| HN Mirror

Y	Hacker News new \| ask \| show \| jobs


	by sigsergv 818 days ago
	It's really interesting question how can we measure emergent abilities like arithmetic operations. We cannot test every operation on every possible combinations of numbers. Instead we must make sure somehow that LLM performing arithmetic operations using corresponding rules and axioms.

3 comments

layer8 818 days ago

> We cannot test every operation on every possible combinations of numbers.

You can spot-check with a survey of random samples. That’s also how we often test humans in their abilities.

What's interesting is that the quality of the answer when asking an LLM to explain arithmetics and asking it to perform arithmetics don’t seem to be necessarily correlated. I.e. an LLM might be able to perfectly explain arithmetics but completely fail at performing it.

In humans, we don’t expect this to be the case (although there are examples of the opposite case with idiots savants, or, to a lesser degree, with children who might be able to perform some task but not explain it).

This disconnect in LLMs is one of the most important differences to human intelligence, it would seem.

eropple 818 days ago

> Instead we must make sure somehow that LLM performing arithmetic operations using corresponding rules and axioms.

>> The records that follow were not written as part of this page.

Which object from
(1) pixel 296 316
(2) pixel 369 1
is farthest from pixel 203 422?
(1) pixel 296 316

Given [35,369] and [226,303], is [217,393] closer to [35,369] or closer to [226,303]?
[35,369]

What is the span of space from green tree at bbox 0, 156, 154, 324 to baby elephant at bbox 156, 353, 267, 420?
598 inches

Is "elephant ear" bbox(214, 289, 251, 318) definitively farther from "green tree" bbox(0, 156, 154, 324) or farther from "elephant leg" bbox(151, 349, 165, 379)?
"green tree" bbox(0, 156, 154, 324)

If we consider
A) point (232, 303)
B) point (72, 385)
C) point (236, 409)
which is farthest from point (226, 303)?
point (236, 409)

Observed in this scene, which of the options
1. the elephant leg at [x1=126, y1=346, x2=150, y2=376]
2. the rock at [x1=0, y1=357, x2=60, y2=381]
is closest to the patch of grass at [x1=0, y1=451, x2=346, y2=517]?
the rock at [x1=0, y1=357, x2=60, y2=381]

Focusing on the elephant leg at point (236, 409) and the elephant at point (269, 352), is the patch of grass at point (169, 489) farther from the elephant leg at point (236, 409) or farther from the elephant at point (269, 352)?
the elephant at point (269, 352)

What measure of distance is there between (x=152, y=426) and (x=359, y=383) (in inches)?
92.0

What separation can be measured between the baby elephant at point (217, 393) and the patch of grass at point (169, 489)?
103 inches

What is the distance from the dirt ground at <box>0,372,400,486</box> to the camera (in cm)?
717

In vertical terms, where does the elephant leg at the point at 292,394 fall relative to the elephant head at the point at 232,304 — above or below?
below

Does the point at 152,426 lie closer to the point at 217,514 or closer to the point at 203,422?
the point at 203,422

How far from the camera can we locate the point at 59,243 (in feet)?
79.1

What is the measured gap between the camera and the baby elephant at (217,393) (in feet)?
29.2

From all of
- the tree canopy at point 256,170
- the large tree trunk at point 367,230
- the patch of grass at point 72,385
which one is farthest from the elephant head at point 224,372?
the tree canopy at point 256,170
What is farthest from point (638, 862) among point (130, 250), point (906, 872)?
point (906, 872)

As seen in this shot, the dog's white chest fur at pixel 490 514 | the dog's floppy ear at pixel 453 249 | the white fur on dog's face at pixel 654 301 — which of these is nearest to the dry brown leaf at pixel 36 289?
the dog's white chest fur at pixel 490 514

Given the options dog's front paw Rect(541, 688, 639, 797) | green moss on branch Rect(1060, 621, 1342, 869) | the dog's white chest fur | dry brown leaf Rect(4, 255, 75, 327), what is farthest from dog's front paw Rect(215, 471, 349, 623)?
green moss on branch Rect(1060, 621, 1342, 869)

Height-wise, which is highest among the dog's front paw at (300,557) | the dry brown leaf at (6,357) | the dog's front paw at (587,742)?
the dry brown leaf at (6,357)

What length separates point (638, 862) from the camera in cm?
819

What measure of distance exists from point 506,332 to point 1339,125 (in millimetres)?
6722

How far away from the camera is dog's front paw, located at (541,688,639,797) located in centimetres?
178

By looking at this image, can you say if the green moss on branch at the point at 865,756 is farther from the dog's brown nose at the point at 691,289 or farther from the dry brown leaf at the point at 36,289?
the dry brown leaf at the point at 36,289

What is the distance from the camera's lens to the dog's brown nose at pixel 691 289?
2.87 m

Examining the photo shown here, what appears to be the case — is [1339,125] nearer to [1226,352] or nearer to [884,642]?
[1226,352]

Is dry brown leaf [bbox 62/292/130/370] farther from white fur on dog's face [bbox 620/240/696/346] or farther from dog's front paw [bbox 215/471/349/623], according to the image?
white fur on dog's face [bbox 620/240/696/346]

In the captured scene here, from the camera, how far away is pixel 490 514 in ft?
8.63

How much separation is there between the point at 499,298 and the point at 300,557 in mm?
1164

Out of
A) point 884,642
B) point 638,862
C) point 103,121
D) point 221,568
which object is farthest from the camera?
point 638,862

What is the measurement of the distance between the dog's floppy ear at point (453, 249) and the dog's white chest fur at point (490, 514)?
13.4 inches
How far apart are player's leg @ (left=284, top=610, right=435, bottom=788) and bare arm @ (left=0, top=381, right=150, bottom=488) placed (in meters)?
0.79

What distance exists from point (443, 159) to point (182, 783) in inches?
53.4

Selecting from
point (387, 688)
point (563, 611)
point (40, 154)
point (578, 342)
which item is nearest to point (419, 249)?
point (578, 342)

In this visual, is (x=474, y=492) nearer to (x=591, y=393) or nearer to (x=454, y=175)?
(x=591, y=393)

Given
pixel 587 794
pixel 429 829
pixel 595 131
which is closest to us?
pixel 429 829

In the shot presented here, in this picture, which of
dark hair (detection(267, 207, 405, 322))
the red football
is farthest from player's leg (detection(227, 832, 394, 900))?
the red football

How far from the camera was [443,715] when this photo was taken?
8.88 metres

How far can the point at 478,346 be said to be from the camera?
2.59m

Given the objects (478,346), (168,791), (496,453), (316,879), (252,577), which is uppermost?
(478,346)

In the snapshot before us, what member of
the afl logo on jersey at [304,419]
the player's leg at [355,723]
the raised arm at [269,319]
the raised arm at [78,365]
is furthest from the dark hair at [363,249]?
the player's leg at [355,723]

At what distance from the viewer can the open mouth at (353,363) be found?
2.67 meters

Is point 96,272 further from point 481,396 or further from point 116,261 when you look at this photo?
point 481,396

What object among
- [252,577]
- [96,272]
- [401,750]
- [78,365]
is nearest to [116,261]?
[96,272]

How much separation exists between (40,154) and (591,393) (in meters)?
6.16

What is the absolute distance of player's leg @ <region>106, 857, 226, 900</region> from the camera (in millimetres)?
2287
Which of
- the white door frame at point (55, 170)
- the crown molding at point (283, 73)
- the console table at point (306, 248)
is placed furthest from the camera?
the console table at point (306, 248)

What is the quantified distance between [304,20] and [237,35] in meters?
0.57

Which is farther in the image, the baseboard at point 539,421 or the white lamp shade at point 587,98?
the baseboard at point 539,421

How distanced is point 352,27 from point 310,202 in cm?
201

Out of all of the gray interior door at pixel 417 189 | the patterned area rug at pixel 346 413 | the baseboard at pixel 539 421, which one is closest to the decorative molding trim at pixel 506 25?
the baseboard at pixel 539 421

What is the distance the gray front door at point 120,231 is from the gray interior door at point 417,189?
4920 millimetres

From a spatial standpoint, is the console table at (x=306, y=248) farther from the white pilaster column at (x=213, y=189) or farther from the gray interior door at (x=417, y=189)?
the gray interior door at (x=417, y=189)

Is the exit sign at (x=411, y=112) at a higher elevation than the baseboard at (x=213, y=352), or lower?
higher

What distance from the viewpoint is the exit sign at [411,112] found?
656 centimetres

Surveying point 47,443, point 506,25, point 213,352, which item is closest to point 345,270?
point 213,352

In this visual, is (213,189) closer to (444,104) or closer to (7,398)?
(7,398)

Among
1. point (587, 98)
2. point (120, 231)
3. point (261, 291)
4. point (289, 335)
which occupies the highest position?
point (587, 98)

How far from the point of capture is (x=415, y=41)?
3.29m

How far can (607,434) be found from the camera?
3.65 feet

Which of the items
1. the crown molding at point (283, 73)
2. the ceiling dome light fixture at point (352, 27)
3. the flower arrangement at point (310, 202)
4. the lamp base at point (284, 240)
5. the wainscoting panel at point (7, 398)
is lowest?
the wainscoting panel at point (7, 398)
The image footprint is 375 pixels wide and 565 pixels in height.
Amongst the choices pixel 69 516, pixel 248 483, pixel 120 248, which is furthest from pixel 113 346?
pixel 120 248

It isn't. It's stringing together likely tokens that approximate (often very effectively!) what its data corpus has done in the past. And, relatedly, the best way I've found GPT4 to solve a word problem is to tell it to write some Python code to spit out an answer; the actual computation part is an easier thing to figure out when it's just running code.

scarface_74 818 days ago

A very simple example “list the Presidents in the order they were born”.

It gets the order wrong unless you tell it to “use Python”

https://chat.openai.com/share/4a673ea0-67d3-4256-b57d-dc1cf8...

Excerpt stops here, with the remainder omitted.